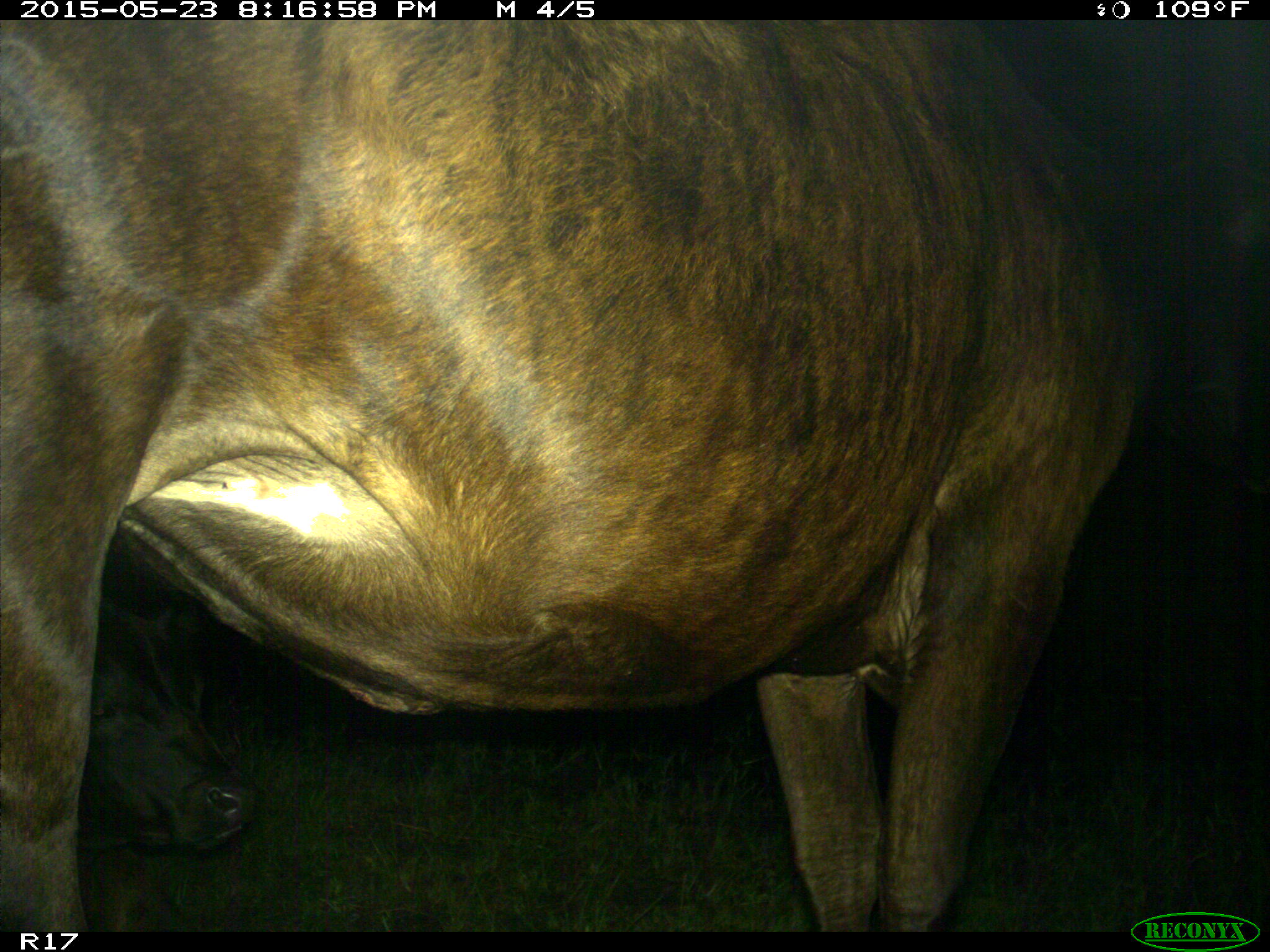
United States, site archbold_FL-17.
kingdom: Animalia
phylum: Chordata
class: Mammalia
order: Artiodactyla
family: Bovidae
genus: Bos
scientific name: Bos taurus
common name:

-*-

Problem:
Would you transcribe each of the entries exactly, skipping the pictures?

Solution to this task:
United States, site archbold_FL-17.
kingdom: Animalia
phylum: Chordata
class: Mammalia
order: Artiodactyla
family: Bovidae
genus: Bos
scientific name: Bos taurus
common name:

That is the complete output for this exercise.